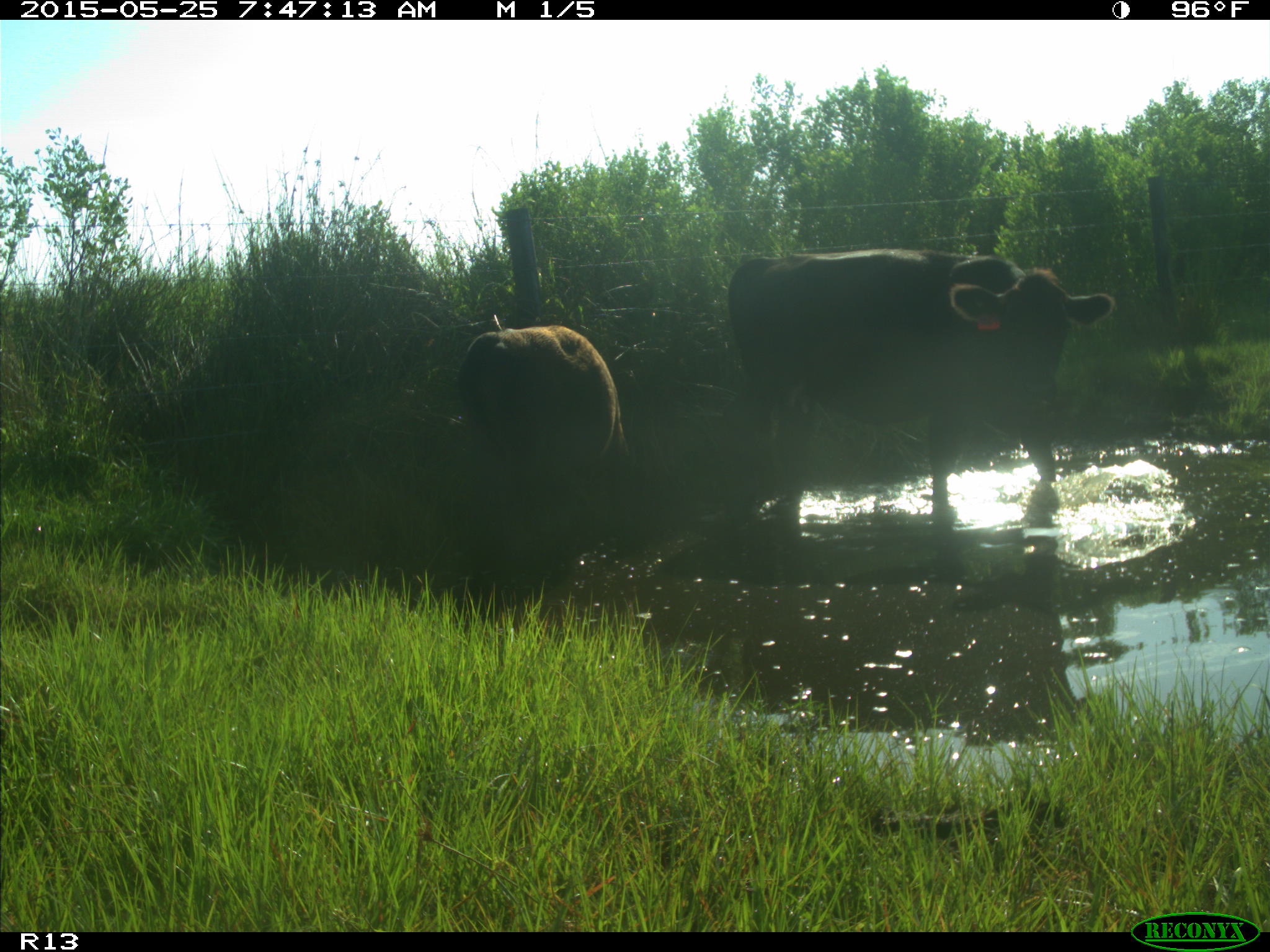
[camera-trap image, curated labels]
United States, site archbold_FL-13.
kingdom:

...

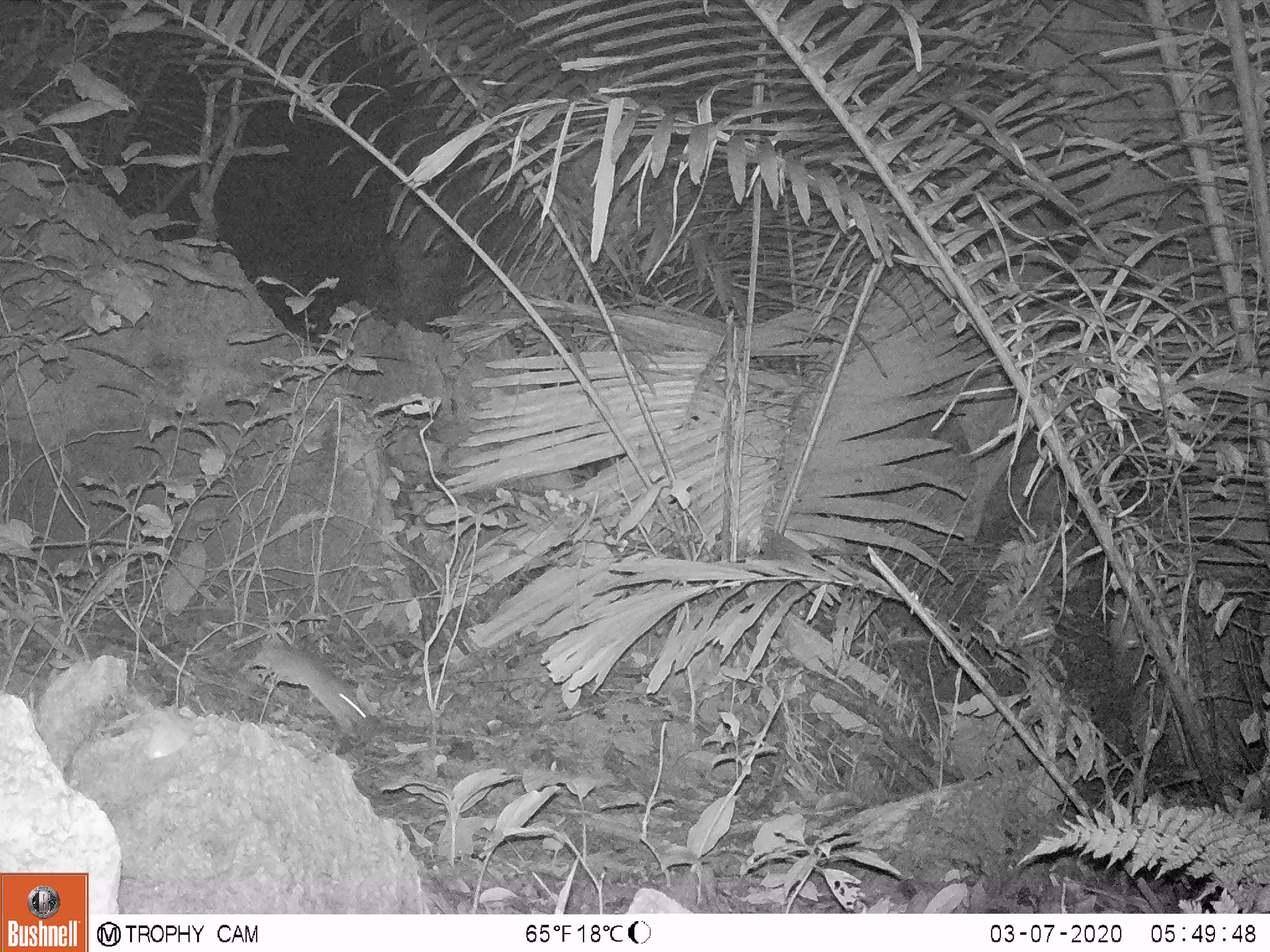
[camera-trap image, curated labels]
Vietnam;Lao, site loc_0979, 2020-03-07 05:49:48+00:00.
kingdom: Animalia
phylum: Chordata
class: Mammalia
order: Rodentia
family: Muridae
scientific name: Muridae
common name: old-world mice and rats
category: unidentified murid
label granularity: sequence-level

--

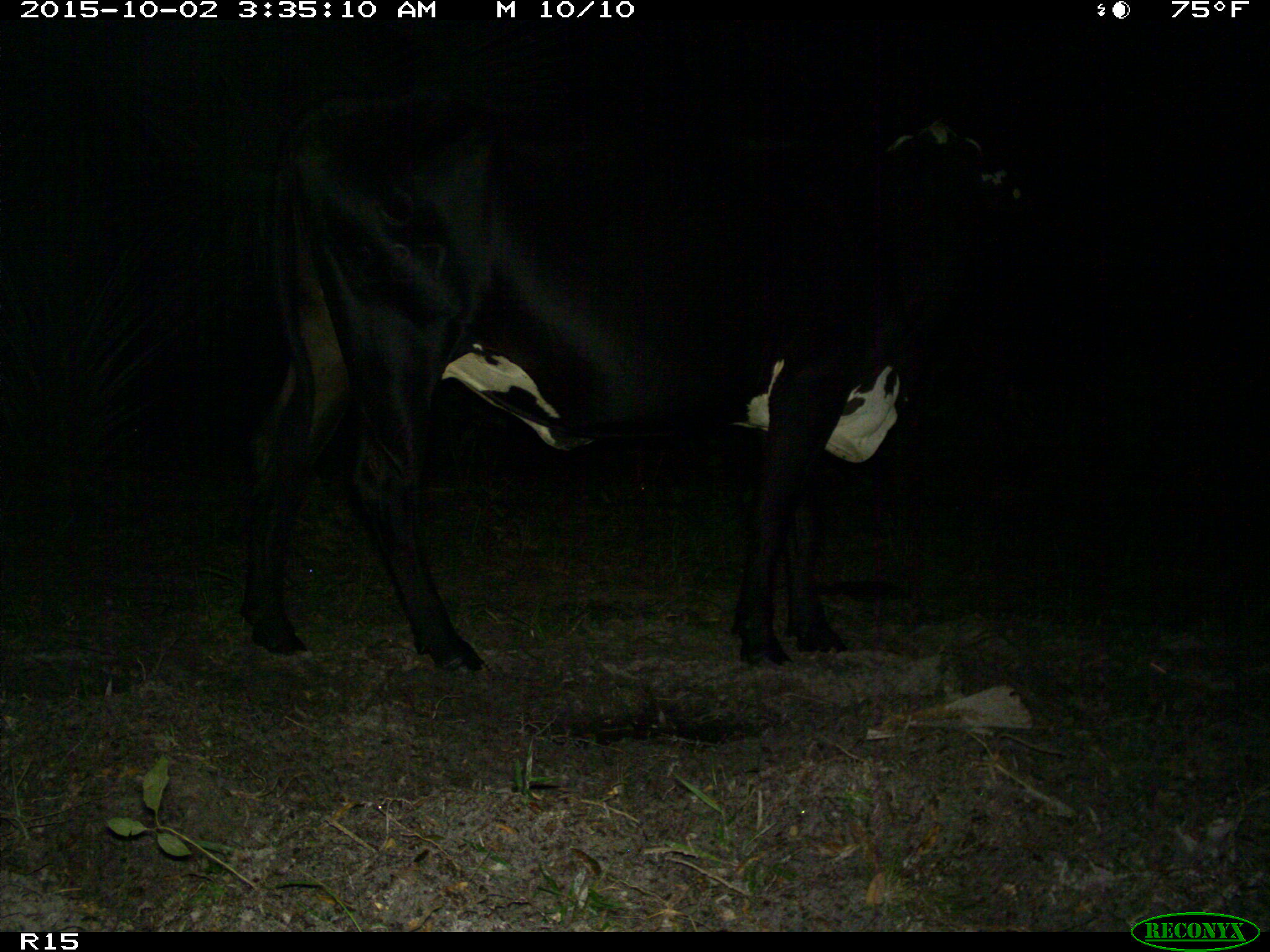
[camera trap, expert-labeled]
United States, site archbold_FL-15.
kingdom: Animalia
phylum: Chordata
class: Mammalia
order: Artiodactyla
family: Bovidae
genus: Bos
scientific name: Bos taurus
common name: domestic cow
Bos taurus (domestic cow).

● **Problem details**: Copy out each line of the data that includes the string "site".

● **Output for this task**:
United States, site archbold_FL-13.
Vietnam;Lao, site loc_0979, 2020-03-07 05:49:48+00:00.
United States, site archbold_FL-15.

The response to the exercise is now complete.